To figure this out, we must identify which neurons are involved and how they are connected. Previous studies have done this by putting an electrode into locomotor regions in the mouse brain and electrically stimulating those areas to see if the mouse starts walking [1,2]. The area that causes mice to walk when stimulated is called the midbrain locomotor region (MLR). However, because of the limitations of microstimulation, it has been difficult to pinpoint the specific identities of neurons that control this process and the ways they are connected to the leg muscles.
Previous studies have suggested that the MLR controls locomotion by acting on parts of the brainstem, specifically an area called the lateral paragigantocellular nucleus (LPGi) . However, when the LPGi is electrically stimulated in mice, there is no change in their walk. One possibility is that inhibitory and excitatory neurons are intermingled within those regions, and therefore microstimulation of the entire LPGi cancels itself out. If we could stimulate only the excitatory neurons or only the inhibitory neurons, we could see if there is an effect on locomotion. A recent study led by Paolo Capelli at the University of Basel used a tool called optogenetics to stimulate either excitatory or inhibitory neurons in the LPGi . When the researchers stimulated excitatory neurons in the LPGi, they found that mice that were resting got up and walked, and mice that were already walking increased their walking speed! Conversely, mice stopped walking when they stimulated inhibitory neurons in the LPGi.
Optogenetics is a method that genetically alters specific types of neurons in specific locations so that they are activated when light is flashed onto them. In this case, light is flashed on the neurons through a tiny fiber-optic cable implanted into the mouse brain.
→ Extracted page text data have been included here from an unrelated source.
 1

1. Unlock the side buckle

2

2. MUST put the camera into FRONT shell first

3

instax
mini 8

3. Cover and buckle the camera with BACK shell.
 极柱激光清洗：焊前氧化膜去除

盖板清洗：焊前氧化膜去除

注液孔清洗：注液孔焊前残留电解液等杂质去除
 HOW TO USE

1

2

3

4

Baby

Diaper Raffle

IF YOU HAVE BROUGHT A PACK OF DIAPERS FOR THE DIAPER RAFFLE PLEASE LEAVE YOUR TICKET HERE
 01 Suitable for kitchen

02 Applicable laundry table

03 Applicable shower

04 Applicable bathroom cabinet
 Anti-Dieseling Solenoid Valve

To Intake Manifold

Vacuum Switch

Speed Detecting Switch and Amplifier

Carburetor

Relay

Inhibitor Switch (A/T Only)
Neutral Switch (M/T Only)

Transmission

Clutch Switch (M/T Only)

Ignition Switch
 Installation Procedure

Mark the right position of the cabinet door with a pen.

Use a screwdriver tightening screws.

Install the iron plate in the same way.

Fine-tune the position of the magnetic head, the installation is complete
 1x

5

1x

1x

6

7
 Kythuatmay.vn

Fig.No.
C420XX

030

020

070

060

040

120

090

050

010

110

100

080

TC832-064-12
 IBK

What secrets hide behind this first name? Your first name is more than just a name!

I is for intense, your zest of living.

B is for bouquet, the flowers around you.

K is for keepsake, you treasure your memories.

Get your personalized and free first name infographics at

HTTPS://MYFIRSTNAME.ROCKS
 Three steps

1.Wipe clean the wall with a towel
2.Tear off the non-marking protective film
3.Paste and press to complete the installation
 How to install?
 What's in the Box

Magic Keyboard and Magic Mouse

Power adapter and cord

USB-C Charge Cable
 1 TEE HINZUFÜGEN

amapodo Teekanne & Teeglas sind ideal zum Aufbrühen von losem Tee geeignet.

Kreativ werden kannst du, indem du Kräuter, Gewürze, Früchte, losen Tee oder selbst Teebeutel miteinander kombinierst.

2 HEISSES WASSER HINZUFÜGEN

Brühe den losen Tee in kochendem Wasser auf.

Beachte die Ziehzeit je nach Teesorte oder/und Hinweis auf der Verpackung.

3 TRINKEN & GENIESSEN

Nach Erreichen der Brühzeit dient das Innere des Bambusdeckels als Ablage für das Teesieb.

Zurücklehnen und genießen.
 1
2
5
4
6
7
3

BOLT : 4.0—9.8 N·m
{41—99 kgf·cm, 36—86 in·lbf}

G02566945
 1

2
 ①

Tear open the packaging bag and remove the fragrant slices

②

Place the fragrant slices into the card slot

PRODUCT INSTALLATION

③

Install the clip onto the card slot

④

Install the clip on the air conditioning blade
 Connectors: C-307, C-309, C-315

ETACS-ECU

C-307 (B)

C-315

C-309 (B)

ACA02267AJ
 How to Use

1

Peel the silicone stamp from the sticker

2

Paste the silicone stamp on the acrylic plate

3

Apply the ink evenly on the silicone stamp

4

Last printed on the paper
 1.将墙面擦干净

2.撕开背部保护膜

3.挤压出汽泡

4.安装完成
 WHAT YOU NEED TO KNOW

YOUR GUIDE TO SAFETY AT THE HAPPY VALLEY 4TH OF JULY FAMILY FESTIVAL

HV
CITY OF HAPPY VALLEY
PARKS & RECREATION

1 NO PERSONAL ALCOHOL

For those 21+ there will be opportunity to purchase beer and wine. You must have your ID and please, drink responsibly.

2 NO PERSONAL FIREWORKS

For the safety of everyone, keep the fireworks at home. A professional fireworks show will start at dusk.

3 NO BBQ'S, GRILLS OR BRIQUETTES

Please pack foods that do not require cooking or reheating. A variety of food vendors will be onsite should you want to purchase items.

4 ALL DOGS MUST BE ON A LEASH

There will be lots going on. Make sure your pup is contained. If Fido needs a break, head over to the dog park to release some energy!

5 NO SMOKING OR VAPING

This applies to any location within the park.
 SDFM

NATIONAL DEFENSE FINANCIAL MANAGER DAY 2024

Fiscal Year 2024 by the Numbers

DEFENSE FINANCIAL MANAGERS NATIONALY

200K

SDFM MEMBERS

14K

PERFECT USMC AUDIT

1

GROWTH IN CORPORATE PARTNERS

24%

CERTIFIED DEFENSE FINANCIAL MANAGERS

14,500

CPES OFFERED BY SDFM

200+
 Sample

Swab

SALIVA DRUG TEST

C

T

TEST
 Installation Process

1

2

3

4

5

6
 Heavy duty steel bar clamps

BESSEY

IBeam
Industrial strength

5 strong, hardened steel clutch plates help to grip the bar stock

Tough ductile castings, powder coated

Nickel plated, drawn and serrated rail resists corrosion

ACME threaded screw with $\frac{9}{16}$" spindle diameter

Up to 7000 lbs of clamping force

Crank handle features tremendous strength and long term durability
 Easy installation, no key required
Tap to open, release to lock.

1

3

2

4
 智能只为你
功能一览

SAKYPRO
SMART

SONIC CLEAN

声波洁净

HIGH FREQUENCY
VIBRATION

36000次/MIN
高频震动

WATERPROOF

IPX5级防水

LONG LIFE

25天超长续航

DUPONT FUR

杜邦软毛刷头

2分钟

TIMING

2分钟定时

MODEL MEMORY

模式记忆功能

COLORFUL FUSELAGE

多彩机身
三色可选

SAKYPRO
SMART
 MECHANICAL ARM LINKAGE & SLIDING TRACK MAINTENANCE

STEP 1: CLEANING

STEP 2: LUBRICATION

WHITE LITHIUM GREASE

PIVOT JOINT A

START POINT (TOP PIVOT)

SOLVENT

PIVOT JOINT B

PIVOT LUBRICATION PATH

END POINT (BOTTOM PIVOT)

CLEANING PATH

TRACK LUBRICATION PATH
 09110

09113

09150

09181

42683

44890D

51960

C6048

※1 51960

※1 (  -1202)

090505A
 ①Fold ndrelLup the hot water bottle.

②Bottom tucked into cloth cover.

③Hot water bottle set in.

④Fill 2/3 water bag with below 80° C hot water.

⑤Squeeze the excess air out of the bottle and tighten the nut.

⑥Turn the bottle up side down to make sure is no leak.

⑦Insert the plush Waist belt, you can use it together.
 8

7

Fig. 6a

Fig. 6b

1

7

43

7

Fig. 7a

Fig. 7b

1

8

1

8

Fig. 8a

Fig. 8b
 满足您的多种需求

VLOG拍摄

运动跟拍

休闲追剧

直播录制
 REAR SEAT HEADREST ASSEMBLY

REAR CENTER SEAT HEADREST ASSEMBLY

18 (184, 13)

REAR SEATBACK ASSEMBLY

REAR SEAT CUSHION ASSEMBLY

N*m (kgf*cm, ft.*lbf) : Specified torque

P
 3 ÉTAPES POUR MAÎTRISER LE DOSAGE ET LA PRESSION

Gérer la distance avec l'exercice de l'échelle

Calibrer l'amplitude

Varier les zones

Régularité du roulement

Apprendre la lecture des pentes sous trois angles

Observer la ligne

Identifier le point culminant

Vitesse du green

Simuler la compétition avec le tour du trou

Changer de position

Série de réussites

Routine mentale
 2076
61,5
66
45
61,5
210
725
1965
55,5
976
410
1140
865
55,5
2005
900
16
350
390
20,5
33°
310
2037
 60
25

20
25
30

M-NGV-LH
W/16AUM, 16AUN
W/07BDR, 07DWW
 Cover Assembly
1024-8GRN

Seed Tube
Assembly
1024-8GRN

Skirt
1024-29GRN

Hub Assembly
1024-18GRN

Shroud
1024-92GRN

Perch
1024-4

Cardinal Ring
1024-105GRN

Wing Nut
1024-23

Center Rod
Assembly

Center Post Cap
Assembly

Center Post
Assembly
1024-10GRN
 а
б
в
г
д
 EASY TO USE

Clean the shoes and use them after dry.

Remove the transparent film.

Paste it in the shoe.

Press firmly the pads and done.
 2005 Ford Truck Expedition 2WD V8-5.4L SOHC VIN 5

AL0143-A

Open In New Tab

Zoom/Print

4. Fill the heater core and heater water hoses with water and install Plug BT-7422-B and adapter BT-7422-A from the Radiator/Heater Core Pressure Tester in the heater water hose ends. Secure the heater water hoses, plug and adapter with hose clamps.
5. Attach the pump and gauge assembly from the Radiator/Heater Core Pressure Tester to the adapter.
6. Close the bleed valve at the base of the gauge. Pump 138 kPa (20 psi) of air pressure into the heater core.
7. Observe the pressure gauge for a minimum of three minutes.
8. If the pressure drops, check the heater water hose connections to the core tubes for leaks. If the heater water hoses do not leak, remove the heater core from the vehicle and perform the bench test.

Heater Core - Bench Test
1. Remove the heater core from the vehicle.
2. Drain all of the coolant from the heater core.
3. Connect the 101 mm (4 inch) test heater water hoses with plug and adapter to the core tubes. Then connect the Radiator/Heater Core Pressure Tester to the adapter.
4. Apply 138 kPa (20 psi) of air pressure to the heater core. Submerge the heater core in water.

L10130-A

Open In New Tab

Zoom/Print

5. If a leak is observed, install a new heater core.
The study showed that excitatory and inhibitory neurons in the LPGi are sufficient for controlling walking. But is the MLR actually controlling locomotion through this pathway? To answer this question, the study began by using optogenetics to stimulate the excitatory neurons in the MLR and showed that this increased locomotion. Then they selectively destroyed the excitatory neurons in LPGi. Now when they tried to stimulate the excitatory neurons in the MLR, the effect on locomotion was greatly diminished, evidence that the MLR acts on excitatory neurons in the LPGi to control locomotion.
This study identified important aspects of neuronal circuitry in the locomotor system by showing where the neurons are, what controls them, and whether they are excitatory or inhibitory. By disentangling excitatory and inhibitory neurons, the study was able to identify neurons in the LPGi as an integral part of the locomotor circuit. Stimulating excitatory or inhibitory neurons in the LPGi was sufficient to change the locomotion pattern of the mouse significantly, meaning that these neurons are directly involved in the locomotion pathway. Finally, the study found LPGi to be the missing link between MLR and locomotor function. This opens more questions to be answered, like whether LPGi excitatory neurons talk to LPGi inhibitory neurons and what kinds of neurons are downstream of LPGi.